UK-US pharmaceuticals deal will divert £45bn from essential NHS services, says doctors' union
The NHS will be forced to divert around £45bn from essential services under a UK-US pharmaceuticals deal, increasing potentially preventable deaths by 229,000, analysis from a doctors' union has found..
VERDICT — CONFIRMED

The National Health Service will be forced to divert around £45bn from essential services under the UK–US pharmaceuticals deal, increasing potentially preventable deaths by 229,000, according to analysis from a doctors' union reported on 2 July.

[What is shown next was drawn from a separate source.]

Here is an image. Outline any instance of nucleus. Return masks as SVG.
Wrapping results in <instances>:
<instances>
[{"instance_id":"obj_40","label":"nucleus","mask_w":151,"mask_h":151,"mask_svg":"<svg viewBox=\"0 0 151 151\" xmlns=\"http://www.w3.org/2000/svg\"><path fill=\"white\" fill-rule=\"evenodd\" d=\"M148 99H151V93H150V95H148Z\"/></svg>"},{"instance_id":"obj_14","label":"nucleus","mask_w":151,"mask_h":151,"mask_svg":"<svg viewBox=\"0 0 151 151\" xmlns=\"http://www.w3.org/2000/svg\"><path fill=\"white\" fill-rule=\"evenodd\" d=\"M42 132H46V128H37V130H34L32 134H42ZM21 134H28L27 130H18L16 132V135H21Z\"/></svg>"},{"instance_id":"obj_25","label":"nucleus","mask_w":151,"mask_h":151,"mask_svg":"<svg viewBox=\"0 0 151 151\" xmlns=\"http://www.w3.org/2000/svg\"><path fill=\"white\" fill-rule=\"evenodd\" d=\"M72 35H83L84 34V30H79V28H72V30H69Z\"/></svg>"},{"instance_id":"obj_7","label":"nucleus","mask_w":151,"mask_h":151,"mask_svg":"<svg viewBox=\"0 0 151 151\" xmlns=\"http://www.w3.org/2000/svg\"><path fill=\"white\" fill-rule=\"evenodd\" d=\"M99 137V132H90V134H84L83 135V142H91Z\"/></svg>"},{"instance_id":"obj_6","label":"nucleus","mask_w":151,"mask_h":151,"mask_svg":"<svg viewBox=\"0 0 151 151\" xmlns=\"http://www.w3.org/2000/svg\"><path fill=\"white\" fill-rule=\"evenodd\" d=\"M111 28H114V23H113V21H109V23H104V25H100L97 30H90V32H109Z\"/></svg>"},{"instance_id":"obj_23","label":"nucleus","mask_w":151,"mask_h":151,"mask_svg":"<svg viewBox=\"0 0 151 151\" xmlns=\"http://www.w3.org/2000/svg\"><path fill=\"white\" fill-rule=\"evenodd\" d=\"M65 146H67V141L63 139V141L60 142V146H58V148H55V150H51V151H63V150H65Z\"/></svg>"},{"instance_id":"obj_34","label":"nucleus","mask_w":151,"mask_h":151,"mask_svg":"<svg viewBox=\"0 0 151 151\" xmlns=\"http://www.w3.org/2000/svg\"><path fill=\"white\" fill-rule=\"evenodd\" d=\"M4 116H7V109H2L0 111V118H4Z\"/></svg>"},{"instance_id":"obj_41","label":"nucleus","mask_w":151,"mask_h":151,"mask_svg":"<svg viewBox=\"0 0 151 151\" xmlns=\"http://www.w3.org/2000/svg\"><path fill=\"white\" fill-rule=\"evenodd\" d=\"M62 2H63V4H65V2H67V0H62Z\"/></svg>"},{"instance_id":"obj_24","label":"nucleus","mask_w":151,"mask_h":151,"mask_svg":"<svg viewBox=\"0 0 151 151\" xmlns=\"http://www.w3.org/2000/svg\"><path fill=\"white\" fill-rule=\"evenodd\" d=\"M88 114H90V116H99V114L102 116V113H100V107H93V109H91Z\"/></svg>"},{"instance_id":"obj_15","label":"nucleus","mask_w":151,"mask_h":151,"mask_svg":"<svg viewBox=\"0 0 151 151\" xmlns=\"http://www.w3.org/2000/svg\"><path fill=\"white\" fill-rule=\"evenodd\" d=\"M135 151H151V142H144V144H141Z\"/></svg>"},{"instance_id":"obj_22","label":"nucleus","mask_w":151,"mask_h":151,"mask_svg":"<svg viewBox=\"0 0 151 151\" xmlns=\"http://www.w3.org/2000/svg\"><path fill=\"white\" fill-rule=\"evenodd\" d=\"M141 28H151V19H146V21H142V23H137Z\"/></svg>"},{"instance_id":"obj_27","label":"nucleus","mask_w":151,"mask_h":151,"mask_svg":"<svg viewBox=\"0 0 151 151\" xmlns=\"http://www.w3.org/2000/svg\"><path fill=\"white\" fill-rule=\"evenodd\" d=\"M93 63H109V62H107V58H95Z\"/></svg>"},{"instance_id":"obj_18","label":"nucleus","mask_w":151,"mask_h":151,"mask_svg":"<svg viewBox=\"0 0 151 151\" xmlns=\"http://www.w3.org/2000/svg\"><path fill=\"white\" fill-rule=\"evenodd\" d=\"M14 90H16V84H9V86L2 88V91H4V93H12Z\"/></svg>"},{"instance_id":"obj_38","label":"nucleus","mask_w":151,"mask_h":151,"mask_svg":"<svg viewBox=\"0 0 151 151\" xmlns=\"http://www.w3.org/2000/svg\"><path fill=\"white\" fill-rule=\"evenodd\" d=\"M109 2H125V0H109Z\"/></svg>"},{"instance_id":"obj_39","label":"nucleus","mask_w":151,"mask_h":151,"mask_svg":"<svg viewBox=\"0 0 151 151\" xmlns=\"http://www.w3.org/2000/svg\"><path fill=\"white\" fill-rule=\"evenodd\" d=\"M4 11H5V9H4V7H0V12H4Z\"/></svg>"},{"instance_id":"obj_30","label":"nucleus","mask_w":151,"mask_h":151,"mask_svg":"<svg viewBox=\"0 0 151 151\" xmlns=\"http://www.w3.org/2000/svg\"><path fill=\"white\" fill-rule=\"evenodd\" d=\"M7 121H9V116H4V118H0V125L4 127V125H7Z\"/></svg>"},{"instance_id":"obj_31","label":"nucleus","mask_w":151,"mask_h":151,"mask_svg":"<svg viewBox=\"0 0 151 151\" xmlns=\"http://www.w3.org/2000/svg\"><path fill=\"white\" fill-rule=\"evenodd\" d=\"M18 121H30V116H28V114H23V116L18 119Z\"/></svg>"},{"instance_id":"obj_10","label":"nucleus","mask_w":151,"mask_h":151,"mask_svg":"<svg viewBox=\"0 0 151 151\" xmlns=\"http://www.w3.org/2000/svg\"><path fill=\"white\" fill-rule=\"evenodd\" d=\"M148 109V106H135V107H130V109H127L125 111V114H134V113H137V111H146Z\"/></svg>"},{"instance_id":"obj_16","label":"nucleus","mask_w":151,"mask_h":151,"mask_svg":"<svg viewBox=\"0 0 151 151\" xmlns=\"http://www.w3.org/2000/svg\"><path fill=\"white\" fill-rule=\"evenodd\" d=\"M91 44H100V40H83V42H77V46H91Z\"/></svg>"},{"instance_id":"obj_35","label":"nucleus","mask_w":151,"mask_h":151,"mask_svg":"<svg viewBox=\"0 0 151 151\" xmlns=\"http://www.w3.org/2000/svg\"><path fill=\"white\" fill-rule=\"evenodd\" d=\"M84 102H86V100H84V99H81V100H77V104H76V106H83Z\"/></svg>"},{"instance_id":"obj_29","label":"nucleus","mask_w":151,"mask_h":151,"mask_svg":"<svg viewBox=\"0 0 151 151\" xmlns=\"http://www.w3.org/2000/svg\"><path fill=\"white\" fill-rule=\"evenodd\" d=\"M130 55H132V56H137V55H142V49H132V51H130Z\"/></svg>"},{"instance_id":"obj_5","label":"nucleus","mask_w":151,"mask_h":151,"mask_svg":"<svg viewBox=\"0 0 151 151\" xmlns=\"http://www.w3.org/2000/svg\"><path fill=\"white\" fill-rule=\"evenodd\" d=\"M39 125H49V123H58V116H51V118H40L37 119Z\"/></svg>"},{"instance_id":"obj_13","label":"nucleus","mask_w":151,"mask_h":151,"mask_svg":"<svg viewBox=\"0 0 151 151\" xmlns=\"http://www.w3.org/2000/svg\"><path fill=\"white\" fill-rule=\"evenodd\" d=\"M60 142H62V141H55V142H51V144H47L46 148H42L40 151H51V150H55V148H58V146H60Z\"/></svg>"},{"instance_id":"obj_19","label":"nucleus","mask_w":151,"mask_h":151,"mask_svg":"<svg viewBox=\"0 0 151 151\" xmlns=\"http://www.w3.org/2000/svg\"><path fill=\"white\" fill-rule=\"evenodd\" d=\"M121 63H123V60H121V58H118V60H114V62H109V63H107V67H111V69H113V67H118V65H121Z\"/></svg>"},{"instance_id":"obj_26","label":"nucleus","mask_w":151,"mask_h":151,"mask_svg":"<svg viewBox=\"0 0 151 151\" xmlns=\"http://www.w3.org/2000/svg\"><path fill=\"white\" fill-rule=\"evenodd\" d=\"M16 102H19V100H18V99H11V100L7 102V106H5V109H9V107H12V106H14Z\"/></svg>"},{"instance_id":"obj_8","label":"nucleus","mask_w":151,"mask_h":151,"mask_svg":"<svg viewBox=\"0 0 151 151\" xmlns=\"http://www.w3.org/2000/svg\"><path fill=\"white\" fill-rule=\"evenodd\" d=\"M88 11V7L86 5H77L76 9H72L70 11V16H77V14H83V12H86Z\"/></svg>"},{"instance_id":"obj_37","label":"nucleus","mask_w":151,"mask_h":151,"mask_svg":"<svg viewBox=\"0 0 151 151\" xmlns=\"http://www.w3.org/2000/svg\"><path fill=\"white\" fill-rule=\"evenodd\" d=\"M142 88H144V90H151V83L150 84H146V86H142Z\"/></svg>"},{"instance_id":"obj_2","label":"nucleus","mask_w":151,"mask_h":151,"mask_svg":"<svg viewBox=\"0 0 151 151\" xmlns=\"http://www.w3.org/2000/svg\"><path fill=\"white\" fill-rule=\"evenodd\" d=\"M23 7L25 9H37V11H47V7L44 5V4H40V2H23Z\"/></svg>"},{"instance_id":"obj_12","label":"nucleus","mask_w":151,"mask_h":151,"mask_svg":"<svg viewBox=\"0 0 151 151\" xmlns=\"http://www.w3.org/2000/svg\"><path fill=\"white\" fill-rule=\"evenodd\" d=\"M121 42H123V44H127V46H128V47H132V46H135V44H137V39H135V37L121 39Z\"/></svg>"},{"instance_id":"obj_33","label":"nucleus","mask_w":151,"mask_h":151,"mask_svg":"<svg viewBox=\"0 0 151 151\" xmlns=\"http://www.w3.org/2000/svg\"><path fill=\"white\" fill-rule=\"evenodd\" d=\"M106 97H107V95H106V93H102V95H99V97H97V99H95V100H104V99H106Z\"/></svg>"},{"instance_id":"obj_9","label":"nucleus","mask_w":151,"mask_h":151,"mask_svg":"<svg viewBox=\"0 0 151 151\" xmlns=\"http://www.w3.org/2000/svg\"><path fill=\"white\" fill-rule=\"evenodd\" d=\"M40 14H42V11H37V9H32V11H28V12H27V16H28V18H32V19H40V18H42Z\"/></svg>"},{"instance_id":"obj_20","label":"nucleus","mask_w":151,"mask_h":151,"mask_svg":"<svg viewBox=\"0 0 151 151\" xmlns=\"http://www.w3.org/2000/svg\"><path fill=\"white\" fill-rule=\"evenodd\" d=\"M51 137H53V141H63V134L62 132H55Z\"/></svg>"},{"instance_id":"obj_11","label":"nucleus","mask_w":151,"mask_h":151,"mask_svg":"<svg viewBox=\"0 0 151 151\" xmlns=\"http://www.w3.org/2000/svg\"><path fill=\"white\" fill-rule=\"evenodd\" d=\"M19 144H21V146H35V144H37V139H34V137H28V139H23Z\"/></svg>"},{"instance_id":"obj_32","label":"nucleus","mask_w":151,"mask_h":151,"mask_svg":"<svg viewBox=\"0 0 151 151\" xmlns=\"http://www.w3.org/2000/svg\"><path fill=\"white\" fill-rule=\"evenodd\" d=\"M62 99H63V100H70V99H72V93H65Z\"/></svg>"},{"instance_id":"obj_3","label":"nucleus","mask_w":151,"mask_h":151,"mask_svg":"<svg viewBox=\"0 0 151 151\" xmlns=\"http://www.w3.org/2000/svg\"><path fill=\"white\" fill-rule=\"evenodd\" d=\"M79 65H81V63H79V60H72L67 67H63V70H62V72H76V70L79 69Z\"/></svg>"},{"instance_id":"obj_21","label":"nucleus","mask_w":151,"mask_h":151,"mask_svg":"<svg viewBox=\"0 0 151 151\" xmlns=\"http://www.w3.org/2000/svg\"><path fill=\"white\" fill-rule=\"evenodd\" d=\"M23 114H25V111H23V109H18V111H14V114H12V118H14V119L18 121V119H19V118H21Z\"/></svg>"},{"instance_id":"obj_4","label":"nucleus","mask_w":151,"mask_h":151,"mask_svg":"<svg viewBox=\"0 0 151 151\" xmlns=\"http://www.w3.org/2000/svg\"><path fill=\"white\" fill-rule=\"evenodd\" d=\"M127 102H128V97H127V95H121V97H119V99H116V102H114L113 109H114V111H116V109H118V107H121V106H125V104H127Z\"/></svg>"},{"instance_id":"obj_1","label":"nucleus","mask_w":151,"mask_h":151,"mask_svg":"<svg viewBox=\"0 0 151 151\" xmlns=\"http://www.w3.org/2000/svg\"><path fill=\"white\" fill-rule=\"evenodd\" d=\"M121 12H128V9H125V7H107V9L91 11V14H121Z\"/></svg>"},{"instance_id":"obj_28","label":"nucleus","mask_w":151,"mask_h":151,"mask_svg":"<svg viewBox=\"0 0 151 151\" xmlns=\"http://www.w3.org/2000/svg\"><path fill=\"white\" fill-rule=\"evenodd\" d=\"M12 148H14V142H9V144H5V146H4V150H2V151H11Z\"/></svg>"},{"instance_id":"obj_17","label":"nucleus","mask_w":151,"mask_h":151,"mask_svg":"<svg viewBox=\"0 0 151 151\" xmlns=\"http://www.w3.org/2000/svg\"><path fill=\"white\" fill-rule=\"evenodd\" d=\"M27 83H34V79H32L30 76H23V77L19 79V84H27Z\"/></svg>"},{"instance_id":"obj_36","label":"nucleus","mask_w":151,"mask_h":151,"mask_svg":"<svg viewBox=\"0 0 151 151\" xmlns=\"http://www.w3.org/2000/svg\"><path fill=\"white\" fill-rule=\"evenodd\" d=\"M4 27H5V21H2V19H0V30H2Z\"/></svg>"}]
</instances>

Sky News carried the union's findings the same day. The primary source logged against the item is a House of Commons Library research briefing (CBP-10850); the Commons Library is Parliament's impartial research service, producing briefings for Members ahead of debate, and its treatment of the deal sits alongside the union's analysis rather than endorsing it.
The material supplied does not name the union, set out the methodology behind the £45bn and 229,000 figures, or record a response from the Department of Health and Social Care or the Treasury; those elements remain unverified. What is on the record is the union's headline claim and the fact that the deal is now the subject of a formal parliamentary research briefing — the usual precursor to Commons scrutiny.
Background
The NHS is funded from general taxation and free at the point of use, and its medicines bill is one of its largest controllable costs. The United Kingdom holds drug prices down through central machinery: the National Institute for Health and Care Excellence assesses whether new medicines are cost-effective for NHS use, and pricing agreements negotiated with the pharmaceutical industry cap the growth of the branded-medicines bill. The result is that UK prices for many drugs sit well below US levels.
That gap has made pharmaceutical pricing a recurring point of friction in trade dealings between London and Washington, where administrations of both parties have argued that allied health systems underpay for American-developed medicines and have pressed trading partners to raise what they pay. Any deal that moved UK prices toward US levels would mechanically increase NHS spending on medicines, which is the cost channel the union's analysis appears to address.
What comes next
A Commons Library briefing typically precedes parliamentary debate or committee scrutiny, so the deal's terms can be expected to come before MPs. The items to watch are the union identifying itself and publishing its methodology for the £45bn and 229,000 figures, and any formal response from the Department of Health and Social Care or the Treasury contesting or confirming the projected cost.